Republicans constantly complain that climate initiatives are raising prices for consumers, but it’s the industry’s rush to expand LNG export infrastructure that keeps prices high — and profits flowing.

With the White House controlled by Democrats, the Environmental Protection Agency finalized new regulations in December that require oil and gas companies to update infrastructure and reduce methane pollution. Methane is essentially unrefined natural gas.

The U.S. produces more natural gas than any other country, but booming exports keep prices high for domestic industries and consumers, according Tyson Slocum, director of Public Citizen’s Energy Program. Republicans constantly complain that climate initiatives are raising prices for consumers, but it’s the industry’s rush to expand LNG export infrastructure that keeps prices high — and profits flowing.

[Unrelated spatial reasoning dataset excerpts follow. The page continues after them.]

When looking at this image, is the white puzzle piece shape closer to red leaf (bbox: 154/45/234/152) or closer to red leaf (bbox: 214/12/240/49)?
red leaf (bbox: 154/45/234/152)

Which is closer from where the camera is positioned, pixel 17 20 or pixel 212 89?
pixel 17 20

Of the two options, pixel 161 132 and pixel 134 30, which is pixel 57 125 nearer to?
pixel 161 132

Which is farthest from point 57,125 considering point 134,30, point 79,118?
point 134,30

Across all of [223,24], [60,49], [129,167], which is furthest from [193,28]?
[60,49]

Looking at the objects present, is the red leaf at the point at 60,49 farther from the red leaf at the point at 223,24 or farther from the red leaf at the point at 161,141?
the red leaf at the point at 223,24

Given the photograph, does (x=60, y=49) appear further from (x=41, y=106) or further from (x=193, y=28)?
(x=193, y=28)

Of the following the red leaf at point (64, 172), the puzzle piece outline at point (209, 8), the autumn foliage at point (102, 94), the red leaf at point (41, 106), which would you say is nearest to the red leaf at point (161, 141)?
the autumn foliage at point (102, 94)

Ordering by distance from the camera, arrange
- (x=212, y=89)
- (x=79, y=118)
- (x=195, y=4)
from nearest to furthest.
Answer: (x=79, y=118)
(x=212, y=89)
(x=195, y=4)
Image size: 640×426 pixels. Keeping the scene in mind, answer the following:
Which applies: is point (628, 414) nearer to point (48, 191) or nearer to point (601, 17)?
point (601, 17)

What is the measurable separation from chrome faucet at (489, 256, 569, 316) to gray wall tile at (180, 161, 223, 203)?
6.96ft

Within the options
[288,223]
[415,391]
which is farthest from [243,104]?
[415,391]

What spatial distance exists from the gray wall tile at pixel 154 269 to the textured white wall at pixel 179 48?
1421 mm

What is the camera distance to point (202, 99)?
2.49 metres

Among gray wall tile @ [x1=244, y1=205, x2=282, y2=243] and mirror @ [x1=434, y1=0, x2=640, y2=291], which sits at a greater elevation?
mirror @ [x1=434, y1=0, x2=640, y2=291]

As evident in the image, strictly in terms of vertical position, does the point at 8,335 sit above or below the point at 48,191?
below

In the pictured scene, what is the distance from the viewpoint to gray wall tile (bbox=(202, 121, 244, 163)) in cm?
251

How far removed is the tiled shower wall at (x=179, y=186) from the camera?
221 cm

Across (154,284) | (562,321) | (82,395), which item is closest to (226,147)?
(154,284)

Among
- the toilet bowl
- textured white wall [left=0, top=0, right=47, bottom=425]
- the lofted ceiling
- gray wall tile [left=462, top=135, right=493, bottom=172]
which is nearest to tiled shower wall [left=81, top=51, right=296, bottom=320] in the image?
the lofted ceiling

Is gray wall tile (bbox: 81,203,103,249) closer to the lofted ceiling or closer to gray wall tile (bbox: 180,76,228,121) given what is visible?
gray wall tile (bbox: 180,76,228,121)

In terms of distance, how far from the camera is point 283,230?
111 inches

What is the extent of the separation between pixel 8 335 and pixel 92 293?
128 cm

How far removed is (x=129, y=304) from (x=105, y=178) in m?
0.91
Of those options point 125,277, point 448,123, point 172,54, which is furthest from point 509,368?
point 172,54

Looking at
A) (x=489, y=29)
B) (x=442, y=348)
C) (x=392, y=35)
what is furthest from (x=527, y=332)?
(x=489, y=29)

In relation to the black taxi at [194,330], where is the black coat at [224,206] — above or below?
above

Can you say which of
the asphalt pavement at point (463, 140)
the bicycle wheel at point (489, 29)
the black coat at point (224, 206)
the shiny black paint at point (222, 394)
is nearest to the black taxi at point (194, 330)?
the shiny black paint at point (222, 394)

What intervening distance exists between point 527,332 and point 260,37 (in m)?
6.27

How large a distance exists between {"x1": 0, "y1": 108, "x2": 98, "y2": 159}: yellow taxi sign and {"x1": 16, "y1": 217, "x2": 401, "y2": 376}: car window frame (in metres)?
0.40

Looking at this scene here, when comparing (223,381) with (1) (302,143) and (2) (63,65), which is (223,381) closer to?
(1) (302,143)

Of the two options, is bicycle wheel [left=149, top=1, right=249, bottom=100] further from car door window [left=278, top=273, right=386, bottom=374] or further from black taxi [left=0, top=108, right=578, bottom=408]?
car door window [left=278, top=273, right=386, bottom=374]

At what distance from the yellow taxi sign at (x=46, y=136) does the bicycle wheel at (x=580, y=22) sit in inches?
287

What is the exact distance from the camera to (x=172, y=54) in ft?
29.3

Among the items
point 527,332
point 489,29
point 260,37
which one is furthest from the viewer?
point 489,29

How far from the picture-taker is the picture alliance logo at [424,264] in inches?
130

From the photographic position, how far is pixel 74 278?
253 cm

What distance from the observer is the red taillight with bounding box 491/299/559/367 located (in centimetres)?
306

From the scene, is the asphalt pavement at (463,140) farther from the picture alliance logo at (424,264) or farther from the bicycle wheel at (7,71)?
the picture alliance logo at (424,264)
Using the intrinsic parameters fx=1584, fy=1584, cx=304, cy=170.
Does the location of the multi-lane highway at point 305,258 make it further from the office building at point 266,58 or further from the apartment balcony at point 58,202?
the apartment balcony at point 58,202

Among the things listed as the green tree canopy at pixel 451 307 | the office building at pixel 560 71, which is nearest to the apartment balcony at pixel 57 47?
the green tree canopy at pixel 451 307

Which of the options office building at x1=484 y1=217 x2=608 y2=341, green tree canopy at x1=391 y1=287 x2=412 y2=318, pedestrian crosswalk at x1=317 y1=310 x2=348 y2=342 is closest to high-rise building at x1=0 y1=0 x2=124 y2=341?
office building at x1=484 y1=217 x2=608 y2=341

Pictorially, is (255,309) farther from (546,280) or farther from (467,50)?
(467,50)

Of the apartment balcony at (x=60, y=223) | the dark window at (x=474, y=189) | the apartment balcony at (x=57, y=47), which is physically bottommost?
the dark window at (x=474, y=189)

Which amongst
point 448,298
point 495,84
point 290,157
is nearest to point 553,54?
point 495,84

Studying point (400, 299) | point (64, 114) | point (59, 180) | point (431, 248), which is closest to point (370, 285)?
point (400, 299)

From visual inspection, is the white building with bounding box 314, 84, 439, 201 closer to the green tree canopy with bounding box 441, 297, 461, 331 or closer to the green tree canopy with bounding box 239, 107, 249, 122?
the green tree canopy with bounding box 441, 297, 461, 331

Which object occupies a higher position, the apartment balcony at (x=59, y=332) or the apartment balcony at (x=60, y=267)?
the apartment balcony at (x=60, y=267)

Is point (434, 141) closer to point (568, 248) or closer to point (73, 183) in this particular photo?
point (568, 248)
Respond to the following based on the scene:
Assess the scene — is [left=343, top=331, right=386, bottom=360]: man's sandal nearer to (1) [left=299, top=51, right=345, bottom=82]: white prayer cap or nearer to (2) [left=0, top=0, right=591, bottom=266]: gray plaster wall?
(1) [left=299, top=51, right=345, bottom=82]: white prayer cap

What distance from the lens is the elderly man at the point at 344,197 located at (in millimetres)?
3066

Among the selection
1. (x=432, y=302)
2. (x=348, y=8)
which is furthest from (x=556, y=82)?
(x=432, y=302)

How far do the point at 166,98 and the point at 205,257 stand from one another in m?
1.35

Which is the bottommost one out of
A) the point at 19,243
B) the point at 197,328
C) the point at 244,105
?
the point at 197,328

“This is the whole intention of the push for LNG exports; it’s to make [gas] more expensive, because when you make it more expensive, you get bigger profits,” Slocum said in an interview. “There’s no hometown discount. These guys do not care … they don’t care about supplying gas to local communities.”

After coming under pressure from grassroots climate activists and local fishers on the Gulf Coast, where massive LNG terminals load huge tanker ships with liquified gas for export, the Biden administration announced in January a “pause” on permits for newLNG facilities while regulators reexamine whether exports are in the public interest. Well over a dozen export terminals are already causing air pollution, and at least 17 more are awaiting federal permits. Sixteen GOP-led states filed a federal lawsuit in response, arguing that a pause of permits for future export terminals would harm the economy in states such as Louisiana and Texas.

“This whole concept of ‘drill baby, drill’ for lower prices is a complete fabrication,” Slocum said. “The whole goal of pushing exports is making gobs of money for gas producers.”